Dekui Peng, Menachem Shlossberg

Published 2023-09-29Version 1

The authors of [4] introduced the notion of $z$-minimality. A minimal group $G$ is $z$-minimal if $G/Z(G)$ is minimal. Answering a question of G. Luk\'acs, we present, in this paper, the $z$-Minimality Criterion for dense subgroups. This criterion implies that if $\Bbb F$ is a subfield of a local field of characteristic distinct than $2,$ then the special linear group $\operatorname{SL}(n,\Bbb F)$ is $z$-minimal precisely when its subgroup $\operatorname{ST^+}(n,\Bbb F)$, the special upper triangular group, is $z$-minimal. Some applications to Number Theory are provided.
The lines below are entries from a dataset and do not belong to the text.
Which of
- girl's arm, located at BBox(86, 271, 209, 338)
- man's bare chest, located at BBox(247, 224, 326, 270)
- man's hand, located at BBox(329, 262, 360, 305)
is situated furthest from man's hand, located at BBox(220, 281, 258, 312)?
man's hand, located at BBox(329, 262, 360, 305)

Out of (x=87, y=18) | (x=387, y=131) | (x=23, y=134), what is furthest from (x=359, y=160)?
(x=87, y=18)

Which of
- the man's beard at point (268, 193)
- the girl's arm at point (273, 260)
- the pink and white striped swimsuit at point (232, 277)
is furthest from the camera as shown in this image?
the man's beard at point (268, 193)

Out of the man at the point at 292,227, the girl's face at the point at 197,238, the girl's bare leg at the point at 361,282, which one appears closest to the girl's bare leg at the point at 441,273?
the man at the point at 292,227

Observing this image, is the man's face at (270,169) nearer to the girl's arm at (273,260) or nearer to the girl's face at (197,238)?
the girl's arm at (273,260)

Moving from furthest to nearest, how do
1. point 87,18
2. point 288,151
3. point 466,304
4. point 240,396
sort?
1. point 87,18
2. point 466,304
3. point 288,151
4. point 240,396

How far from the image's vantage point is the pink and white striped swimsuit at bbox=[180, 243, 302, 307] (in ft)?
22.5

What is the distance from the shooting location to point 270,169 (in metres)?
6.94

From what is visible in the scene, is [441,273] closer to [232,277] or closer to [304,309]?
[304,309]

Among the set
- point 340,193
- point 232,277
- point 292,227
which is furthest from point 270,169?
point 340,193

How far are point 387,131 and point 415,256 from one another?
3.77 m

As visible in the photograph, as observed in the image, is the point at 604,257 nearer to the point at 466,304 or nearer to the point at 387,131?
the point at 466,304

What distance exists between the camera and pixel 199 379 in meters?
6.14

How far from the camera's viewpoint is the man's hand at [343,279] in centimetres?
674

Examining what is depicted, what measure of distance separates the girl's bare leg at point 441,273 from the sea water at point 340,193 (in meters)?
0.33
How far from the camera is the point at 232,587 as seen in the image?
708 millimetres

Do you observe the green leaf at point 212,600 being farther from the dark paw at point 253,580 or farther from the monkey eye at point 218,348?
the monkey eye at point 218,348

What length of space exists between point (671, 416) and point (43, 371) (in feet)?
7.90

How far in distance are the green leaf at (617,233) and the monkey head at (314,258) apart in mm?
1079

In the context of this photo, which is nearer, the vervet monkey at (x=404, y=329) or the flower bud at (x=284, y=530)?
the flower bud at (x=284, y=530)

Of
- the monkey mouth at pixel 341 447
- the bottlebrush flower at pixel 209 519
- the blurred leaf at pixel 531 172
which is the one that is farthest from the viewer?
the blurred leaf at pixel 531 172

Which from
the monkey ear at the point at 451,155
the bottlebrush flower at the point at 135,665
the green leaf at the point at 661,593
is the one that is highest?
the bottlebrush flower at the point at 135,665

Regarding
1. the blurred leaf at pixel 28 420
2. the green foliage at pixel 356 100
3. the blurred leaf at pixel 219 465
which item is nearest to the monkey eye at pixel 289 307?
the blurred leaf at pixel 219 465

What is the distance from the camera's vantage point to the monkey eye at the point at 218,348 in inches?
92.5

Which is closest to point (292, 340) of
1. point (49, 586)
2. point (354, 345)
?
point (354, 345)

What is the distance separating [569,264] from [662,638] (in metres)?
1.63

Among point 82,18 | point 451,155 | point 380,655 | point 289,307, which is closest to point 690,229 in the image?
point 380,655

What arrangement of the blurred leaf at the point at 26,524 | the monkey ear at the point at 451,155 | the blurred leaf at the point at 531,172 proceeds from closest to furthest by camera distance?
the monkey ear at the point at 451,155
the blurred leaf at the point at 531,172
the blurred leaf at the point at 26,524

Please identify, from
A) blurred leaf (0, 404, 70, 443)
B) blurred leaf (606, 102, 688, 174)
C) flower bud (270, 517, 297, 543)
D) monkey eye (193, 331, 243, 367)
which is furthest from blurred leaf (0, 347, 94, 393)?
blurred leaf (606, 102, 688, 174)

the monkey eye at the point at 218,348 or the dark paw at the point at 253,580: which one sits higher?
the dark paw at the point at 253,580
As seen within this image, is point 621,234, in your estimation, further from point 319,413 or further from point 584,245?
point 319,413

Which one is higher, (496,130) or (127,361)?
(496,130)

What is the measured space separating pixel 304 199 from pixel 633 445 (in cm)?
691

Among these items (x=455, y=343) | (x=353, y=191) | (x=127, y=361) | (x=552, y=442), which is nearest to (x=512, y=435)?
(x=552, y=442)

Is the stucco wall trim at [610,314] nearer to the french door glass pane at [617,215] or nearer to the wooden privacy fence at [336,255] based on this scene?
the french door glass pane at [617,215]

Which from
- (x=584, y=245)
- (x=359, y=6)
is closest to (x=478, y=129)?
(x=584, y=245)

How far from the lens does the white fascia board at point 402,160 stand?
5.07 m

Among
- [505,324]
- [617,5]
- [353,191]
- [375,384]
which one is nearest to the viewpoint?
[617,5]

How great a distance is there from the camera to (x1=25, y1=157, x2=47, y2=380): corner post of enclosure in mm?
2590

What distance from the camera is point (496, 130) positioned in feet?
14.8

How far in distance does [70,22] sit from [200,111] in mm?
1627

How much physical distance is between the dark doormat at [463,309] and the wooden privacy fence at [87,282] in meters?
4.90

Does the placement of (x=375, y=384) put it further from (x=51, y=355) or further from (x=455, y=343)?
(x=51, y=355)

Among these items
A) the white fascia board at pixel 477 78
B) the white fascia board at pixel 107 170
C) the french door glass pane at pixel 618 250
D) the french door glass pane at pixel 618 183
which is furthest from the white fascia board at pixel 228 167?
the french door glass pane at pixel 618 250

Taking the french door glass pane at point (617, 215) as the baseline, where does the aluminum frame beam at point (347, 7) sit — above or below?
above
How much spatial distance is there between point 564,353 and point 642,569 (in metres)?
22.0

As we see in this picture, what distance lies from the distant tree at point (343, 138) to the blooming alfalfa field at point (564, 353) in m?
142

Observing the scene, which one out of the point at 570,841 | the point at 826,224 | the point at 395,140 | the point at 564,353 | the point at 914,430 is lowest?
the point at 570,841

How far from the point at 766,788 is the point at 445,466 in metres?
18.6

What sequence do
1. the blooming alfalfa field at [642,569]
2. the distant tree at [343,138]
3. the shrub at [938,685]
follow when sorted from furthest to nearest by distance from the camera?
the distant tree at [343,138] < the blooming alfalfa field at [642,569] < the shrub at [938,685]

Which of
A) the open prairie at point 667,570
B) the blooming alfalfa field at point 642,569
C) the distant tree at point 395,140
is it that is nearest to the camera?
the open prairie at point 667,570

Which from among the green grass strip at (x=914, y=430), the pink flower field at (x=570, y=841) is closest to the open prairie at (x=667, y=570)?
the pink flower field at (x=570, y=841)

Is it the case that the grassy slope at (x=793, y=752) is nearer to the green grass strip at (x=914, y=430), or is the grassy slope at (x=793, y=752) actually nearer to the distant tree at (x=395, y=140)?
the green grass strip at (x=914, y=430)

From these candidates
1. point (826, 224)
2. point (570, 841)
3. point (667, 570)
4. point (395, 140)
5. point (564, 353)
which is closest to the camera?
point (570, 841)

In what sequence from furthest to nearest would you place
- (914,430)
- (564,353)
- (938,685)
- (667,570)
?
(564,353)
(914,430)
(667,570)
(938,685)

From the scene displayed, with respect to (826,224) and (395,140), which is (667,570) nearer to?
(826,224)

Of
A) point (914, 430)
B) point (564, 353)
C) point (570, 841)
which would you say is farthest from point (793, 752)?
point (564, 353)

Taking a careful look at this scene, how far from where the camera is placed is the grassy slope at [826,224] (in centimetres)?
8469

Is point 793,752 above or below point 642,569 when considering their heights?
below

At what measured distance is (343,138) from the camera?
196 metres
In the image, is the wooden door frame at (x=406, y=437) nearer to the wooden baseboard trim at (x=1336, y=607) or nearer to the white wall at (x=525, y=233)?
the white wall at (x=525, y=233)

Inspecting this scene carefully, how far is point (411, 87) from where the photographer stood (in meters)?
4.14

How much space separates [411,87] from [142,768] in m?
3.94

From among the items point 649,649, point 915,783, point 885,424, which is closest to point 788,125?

We prove that the following conditions are equivalent for a positive integer $n$: (a) $n$ is not square-free; (b) there exists a subfield $\mathbb{F}$ of $\mathbb{C}$ such that $\operatorname{SL}(n, \mathbb{F})$ is minimal but not $z$-minimal; (c) there exists a subfield $\mathbb{F}$ of $\mathbb{C}$ such that $\operatorname{ST^+}(n, \mathbb{F})$ is minimal but not $z$-minimal. We also answer [18, Question 6] in the positive, showing that both topological products $G=\prod_{p\in \mathcal P}\operatorname{SL}(p+1,(\mathbb{Q},\tau_p))$ and $H=\prod_{p\in \mathcal P}\operatorname{ST^+}(p+1,(\mathbb{Q},\tau_p))$ are minimal, where $\mathcal P$ is the set of all primes and $(\mathbb{Q},\tau_p)$ is the field of rationals equipped with the $p$-adic topology. In another direction, it is proved that if $G$ is a locally compact $z$-minimal group, then the quotient group $G/Z(G)$ is topologically isomorphic to $\operatorname{Inn}(G),$ the group of all inner automorphisms of $G,$ endowed with the Birkhoff topology.